Humans are, by their very nature, flawed. Our brains are subject to cognitive biases which affect our ability to process information. We have good days. We have bad days. What we lack is consistent days.
Computers are not subjected to cogitative biases. They process information and apply rules in a consistent and repeatable manner. They can process enormous amounts of information in a very short period of time. They lack emotion and have no regard for external influences.
Managers using a systematic approach are often criticised for using opaque “black box” systems. At Zen we believe this criticism is ludicrous. There are aspects of our approach which we keep confidential to ensure our Intellectual Property is protected. However, we are happy to explain our overall approach to potential investors. Our approach does not change, unlike those humans we compete against.

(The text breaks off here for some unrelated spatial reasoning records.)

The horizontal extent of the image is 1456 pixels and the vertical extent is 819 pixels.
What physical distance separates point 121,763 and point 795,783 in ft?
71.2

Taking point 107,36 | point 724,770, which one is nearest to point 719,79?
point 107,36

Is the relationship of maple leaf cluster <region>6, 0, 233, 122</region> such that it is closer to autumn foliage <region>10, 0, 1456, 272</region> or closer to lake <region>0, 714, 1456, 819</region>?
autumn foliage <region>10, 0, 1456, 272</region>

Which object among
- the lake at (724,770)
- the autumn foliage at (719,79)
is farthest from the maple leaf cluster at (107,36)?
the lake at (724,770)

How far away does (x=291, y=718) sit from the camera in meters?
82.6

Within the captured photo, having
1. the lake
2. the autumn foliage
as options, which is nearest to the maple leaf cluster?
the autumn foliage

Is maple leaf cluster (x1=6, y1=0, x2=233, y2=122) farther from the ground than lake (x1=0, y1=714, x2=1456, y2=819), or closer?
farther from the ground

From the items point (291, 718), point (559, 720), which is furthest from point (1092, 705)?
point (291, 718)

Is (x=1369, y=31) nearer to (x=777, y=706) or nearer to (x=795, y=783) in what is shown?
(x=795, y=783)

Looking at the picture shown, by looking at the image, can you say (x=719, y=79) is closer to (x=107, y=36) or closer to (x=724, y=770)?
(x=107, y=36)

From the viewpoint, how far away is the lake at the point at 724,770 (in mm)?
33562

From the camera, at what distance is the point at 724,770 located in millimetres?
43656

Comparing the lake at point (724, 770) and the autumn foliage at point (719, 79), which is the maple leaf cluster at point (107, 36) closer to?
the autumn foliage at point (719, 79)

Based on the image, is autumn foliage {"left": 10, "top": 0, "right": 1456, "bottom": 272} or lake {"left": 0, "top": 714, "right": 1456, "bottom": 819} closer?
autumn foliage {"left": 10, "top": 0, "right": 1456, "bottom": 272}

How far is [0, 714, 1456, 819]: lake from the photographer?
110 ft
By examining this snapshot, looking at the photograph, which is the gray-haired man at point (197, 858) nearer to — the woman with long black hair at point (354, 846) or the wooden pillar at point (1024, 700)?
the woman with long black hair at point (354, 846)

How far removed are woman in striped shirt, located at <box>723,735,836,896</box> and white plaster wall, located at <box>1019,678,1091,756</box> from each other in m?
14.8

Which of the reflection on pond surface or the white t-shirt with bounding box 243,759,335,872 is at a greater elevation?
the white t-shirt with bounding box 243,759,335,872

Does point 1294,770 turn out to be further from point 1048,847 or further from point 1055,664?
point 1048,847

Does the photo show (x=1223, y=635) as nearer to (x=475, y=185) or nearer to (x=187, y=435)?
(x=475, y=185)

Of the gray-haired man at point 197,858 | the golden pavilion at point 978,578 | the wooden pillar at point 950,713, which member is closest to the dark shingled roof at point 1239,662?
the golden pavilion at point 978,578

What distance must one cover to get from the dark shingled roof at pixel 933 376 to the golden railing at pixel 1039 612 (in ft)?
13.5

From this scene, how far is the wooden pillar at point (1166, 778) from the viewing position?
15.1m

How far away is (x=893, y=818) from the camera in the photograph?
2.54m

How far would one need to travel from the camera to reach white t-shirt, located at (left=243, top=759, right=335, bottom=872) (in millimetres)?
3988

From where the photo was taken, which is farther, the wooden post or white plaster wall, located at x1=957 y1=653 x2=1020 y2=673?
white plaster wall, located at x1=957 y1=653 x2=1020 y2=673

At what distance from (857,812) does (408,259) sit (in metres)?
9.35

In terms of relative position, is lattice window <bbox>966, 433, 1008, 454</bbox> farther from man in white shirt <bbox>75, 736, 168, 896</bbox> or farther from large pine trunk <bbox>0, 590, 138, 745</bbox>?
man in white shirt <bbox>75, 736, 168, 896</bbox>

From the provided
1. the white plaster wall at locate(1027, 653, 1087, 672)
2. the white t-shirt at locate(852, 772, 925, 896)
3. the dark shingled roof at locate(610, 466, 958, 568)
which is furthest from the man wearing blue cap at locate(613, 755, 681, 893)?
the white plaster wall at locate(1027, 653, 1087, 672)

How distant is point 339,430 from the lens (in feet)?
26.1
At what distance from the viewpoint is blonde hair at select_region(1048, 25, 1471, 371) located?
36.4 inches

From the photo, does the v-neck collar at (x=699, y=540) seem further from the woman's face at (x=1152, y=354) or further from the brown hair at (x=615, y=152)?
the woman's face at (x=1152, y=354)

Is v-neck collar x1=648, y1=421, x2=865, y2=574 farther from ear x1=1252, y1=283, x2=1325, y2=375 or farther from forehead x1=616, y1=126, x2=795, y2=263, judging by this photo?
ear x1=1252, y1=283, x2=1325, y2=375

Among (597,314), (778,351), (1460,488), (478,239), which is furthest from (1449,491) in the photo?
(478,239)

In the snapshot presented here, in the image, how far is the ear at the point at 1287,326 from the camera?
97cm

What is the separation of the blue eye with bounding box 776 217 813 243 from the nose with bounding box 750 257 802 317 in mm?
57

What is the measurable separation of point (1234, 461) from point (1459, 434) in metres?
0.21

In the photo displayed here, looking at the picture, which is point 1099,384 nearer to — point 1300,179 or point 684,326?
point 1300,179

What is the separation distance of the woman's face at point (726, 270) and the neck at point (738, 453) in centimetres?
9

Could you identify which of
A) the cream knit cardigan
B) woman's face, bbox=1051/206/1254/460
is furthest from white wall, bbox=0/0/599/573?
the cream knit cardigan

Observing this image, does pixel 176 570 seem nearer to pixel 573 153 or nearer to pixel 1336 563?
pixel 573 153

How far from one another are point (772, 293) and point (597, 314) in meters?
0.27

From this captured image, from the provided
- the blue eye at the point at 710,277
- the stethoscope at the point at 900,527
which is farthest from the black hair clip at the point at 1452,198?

The challenge is in programming a system so as to consistently delivers attractive risk-adjusted returns. This task is extremely difficult and complex. The process of developing, testing and programming Zen’s system has taken over a decade.
Why Long/Short Equity?
The concept of Long/Short Equity dates back to 1949 when Alfred Winslow Jones established the world’s first Hedge Fund. At various points through the cycle Zen moves between 50% Net Long, Market Neutral and 50% Net Short. As such, our returns are generated through a combination of market risk (beta) plus both market-timing and stock-picking (alpha). The Long/Short Equity approach seeks to identify and exploit inefficiencies between and within various equity stocks and sectors. Our apprach inheriently has a low correlation with the major equity indices. Thus the Zen Capital Management Global Fund SP offers investors true portfolio diversification.